Paper Structure (26 sections, 6 equations, 5 figures, 3 tables)

This paper contains 26 sections, 6 equations, 5 figures, 3 tables.

Figures (5)

  • Figure 1: Left: Performance comparison between Vicuna-7B-v1.5 (Vicuna) and other source models across training and inference modes. In training mode, Vicuna outperforms Llama-2-7B-Chat on 68% of evaluation samples (measured by Min-CE), highlighting its superior token prediction capability. However, this advantage diminishes in inference mode, where Vicuna's success rate drops to 45% (evaluated using reward models). This highlights a gap between token-level prediction and response generation quality. Right: Response length comparison between GPT-4 and Vicuna-7B-v1.5 for the five most frequently occurring system messages in the training set (x-axis IDs correspond to specific system prompts).

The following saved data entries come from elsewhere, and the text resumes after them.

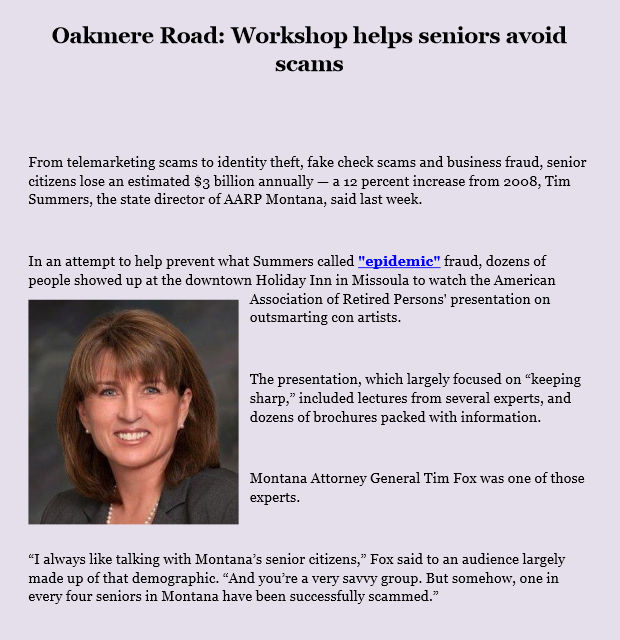 Oakmere Road: Workshop helps seniors avoid scams

From telemarketing scams to identity theft, fake check scams and business fraud, senior citizens lose an estimated $3 billion annually — a 12 percent increase from 2008, Tim Summers, the state director of AARP Montana, said last week.

In an attempt to help prevent what Summers called "epidemic" fraud, dozens of people showed up at the downtown Holiday Inn in Missoula to watch the American Association of Retired Persons' presentation on outsmarting con artists.

The presentation, which largely focused on “keeping sharp,” included lectures from several experts, and dozens of brochures packed with information.

Montana Attorney General Tim Fox was one of those experts.

“I always like talking with Montana’s senior citizens,” Fox said to an audience largely made up of that demographic. “And you’re a very savvy group. But somehow, one in every four seniors in Montana have been successfully scammed.”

GPT-4 consistently produces longer and more detailed responses across all prompt types.
  • Figure 2: Overview of the Progressive Model Fusion Method (ProFuser). The framework operates in two sequential stages: inference mode and training mode. In inference mode, reward models (RM) evaluate response quality to identify advantageous outputs, while in training mode, minimum cross-entropy (Min-CE) determines optimal token distributions. Heterogeneous source LLMs (represented by distinct colors) contribute their respective advantages, which are progressively integrated into the target model through an easy-to-hard learning paradigm. This dual-mode approach ensures comprehensive capability transfer from source models to the target model.
  • Figure 3: Results of different model advantage evaluation methods for the inference mode.
  • Figure 4: Training progress comparison between ProFuser and Simultaneous fusion approaches over three epochs. ProFuser (blue) achieves higher final reward model scores despite slower initial progress, converging at epoch 2. Simultaneous fusion (red) shows faster early improvement but converges earlier at epoch 1.25 with lower final performance. Mean and standard deviation of reward model scores are shown for each epoch.
  • Figure 5: Comparison of ProFuser with three popular model merging methods (SLERP, TIES, and DARE) across six benchmarks.